Il n’y a donc pas encore de nouveau projet concret sur lequel vous travaillez?

Non, mais j’ai des idées. J’ai commencé, par exemple, à écrire des histoires complètement délirantes sur des poulpes. J’ai fait ça pendant un mois, avant de me rendre compte que ça partait beaucoup trop en vrille. Par ailleurs, je suis dans une période où je m’inquiète énormément par rapport à l’état de notre planète. J’aimerais beaucoup parler de ce sujet dans une BD, mais j’ai peur d’être niais ou moralisateur. C’est très difficile pour moi de trouver le bon ton. Avec des auteurs comme Gwen de Bonneval, Marion Montaigne, Tom Tirabosco ou Cyril Pedrosa, on est nombreux à s’intéresser à des sujets comme la collapsologie et on s’échange beaucoup d’infos sur Facebook. Certains sont d’ailleurs en train de faire des projets là-dessus. Mais moi, je suis toujours un peu bloqué.

Est-ce qu’on pourrait envisager une version animée de « Trap »?
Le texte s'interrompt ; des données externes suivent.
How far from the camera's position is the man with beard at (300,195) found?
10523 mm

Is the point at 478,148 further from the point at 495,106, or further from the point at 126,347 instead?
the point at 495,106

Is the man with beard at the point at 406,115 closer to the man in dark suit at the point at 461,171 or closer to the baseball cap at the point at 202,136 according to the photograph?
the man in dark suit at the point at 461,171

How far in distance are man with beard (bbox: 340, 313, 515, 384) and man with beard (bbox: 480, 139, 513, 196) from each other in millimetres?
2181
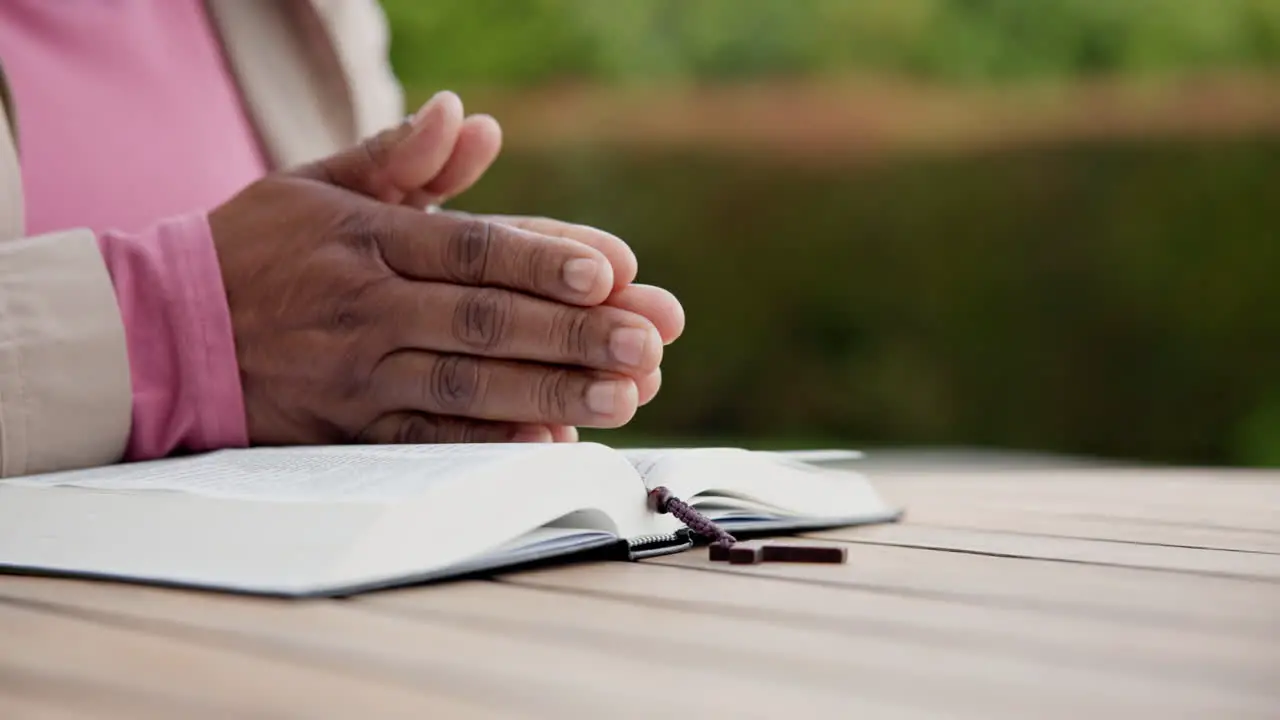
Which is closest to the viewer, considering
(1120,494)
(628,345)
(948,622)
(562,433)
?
(948,622)

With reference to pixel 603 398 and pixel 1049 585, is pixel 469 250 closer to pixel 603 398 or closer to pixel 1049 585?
pixel 603 398

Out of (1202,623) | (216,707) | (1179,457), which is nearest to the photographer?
(216,707)

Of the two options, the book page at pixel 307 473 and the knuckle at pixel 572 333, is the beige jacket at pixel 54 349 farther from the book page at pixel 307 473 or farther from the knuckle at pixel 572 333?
the knuckle at pixel 572 333

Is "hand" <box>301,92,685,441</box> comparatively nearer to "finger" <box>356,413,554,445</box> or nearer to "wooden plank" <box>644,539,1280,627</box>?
"finger" <box>356,413,554,445</box>

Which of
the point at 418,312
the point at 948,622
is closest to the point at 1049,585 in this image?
the point at 948,622

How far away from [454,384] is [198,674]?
1.43 ft

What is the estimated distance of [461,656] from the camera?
0.46 metres

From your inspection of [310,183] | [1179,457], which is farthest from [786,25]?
[310,183]

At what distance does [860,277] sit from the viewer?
364 cm

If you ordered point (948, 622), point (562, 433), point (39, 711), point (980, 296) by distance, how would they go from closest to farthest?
point (39, 711)
point (948, 622)
point (562, 433)
point (980, 296)

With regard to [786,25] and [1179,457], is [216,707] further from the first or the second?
[786,25]

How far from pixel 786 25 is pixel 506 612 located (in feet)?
12.1

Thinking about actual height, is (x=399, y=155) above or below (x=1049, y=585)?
above

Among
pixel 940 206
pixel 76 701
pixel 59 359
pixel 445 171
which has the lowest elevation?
pixel 76 701
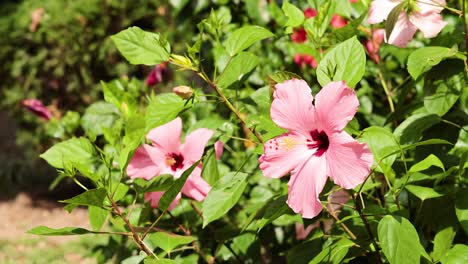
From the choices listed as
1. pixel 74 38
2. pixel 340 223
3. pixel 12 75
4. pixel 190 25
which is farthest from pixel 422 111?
pixel 12 75

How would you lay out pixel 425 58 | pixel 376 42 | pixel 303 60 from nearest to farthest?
pixel 425 58, pixel 376 42, pixel 303 60

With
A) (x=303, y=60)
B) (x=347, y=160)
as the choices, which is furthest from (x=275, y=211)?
(x=303, y=60)

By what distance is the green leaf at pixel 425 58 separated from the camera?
1.37 m

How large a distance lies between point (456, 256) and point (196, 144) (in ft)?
2.14

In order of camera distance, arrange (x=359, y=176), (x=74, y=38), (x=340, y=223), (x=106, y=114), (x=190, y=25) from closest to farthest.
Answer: (x=359, y=176)
(x=340, y=223)
(x=106, y=114)
(x=190, y=25)
(x=74, y=38)

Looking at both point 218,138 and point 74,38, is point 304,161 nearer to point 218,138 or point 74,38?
point 218,138

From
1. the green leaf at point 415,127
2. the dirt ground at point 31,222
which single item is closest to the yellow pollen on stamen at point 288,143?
the green leaf at point 415,127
Oui, ça se prête carrément au dessin animé. Là, je suis d’ailleurs en train de faire une version webtoon. Selon moi, cela aurait même encore plus de sens d’avoir un long métrage de « Trap ». Je vois trop comment on pourrait animer ces personnages et faire un récit qui se tienne vraiment bien. Mais cela demanderait évidemment beaucoup d’argent et de travail. En attendant, le webtoon permet déjà d’adapter la BD en format smartphone. C’est vrai qu’il faut retravailler quasiment chaque case pour que ça rentre dans le bon format mais heureusement, cela ne demande pas trop de boulot. En plus, le résultat est super, notamment grâce aux couleurs très vives.

Dans le webtoon, l’histoire est la même que dans la BD?

Oui, tout à fait. Mais à ce stade, il y a déjà une scène bonus qui a été rajoutée. Et à la fin, il y en aura peut-être deux.